Теперь Миша — звезда мировой величины. Правда, без «Волги».

Обнялись, расцеловались.

— Не боишься? — подмигнул Барышников Высоцкому.

— Тебя, что ли? — рассмеялся Владимир. — Это ты меня бойся!

В большой гримерной было тесновато от незнакомой публики. Хозяин тут же принялся исправлять свою заминку:

— Знакомьтесь, господа, это мой друг — знаменитый русский певец и актер Владимир Высоцкий…

— Знакомьтесь…

— А это, Володь, тоже из наших — мой тезка, художник Миша Шемякин. Из Ленинграда, между прочим.

— Из Санкт-Петербурга, — без тени улыбки поправил танцовщика молодой стройный парень в очках, затянутый во все черное. — Много о вас слышал, — сказал он, обращаясь уже к Высоцкому. — Вернее, много вас слушал.

— Тебя, — исправил Высоцкий. — Я о тебе тоже слышал, но картин, честно говоря, не видел…

— Это легко исправить. В любой момент…

— Все, потом договорите! — прервал беседу Барышников. — Поехали, нас ждет Таня.

Пока ехали к старинному особняку, в котором жила сестра Марины Таня — Одиль Версуа, Владимир спросил Шемякина:

— А почему Санкт-Петербург?

— Старая привычка. Я так всегда свои картины подписывал — «Шемякин. СПб». Когда в психушке лежал, врачам объяснял, что это аббревиатура такая — «Специальная психбольница»…

— И долго ты в психушке был?

— Долго, — вздохнул Михаил.

— Я тоже, — в ответ выдохнул Высоцкий.

У Тани гостей ждали. Ее муж — итальянский граф — отсутствовал. Но зато был великолепный стол, мерцание свечей и очень теплый, дружеский, но не светский разговор.

▬▬▬▬▬▬

__Что нужно сделать__. Перепишите из отрывка о знакомстве Высоцкого с Шемякиным всё от слов «У Тани гостей» и вплоть до слов «не светский разговор.».

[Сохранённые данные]
▬▬▬▬▬▬

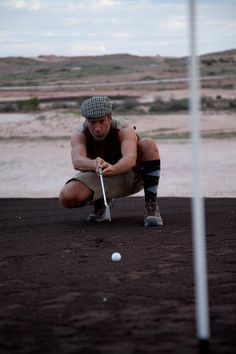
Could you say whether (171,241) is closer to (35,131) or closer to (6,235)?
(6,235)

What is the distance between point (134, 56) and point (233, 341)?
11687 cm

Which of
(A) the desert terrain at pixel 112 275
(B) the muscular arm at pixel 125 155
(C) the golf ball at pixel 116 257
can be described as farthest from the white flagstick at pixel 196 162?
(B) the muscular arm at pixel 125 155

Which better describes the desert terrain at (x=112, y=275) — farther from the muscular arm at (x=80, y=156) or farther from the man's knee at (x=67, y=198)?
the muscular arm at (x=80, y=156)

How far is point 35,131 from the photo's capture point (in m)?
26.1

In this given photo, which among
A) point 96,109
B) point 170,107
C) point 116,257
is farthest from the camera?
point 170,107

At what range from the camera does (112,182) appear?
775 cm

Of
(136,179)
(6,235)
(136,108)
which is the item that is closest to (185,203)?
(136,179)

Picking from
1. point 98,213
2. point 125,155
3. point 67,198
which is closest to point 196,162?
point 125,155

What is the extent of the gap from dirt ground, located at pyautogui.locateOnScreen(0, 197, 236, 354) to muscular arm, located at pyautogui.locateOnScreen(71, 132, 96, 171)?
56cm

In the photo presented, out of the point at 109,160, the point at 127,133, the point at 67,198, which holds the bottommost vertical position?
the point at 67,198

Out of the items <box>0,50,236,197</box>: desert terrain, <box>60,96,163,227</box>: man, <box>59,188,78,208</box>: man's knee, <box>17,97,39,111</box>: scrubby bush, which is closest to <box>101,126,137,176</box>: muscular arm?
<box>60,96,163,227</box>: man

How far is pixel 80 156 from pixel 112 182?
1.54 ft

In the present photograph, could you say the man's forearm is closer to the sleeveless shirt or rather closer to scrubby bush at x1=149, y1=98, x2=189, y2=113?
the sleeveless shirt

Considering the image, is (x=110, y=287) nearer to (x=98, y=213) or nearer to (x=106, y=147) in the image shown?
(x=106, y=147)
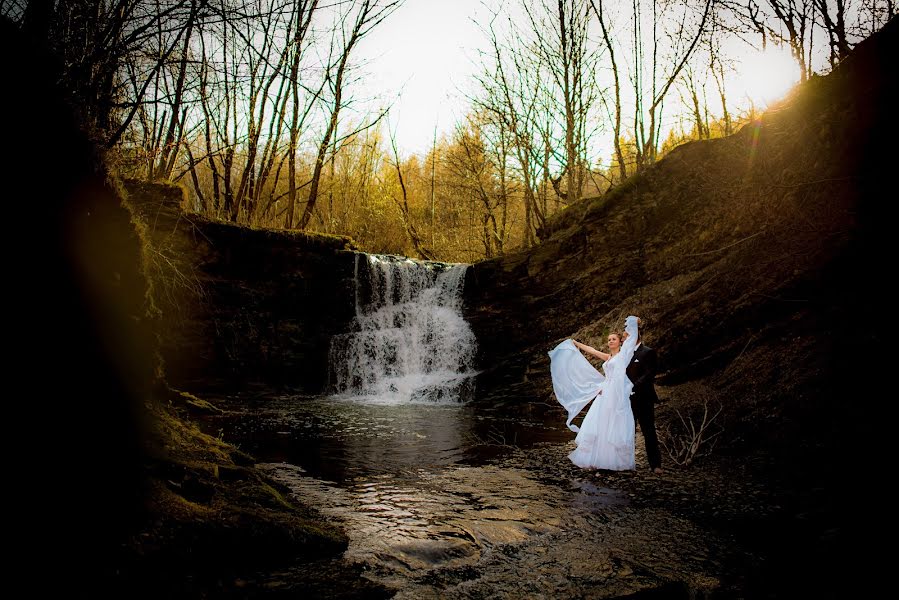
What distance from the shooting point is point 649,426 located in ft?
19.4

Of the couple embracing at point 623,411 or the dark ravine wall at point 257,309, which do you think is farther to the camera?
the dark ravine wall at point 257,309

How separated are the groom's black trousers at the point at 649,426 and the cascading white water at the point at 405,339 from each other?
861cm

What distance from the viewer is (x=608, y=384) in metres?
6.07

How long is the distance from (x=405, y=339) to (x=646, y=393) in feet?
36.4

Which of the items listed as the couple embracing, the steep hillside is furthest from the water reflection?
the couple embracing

▬▬▬▬▬▬

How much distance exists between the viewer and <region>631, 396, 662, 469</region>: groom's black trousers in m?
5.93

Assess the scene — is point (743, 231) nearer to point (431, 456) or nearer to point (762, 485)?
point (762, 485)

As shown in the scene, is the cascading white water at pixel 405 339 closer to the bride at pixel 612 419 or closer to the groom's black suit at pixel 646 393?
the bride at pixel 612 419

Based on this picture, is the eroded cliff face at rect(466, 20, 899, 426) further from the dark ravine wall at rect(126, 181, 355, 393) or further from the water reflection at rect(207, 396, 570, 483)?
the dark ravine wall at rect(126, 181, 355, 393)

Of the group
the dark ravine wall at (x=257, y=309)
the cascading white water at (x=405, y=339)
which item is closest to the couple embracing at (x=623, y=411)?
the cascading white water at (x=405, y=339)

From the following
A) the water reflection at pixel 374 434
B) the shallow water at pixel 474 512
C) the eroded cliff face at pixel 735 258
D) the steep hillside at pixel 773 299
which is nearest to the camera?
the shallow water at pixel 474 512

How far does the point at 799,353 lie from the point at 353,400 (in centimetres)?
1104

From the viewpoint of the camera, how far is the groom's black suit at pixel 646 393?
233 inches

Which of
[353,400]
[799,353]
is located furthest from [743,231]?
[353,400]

▬▬▬▬▬▬

__Выполненное задание__.
У Тани гостей ждали. Ее муж — итальянский граф — отсутствовал. Но зато был великолепный стол, мерцание свечей и очень теплый, дружеский, но не светский разговор.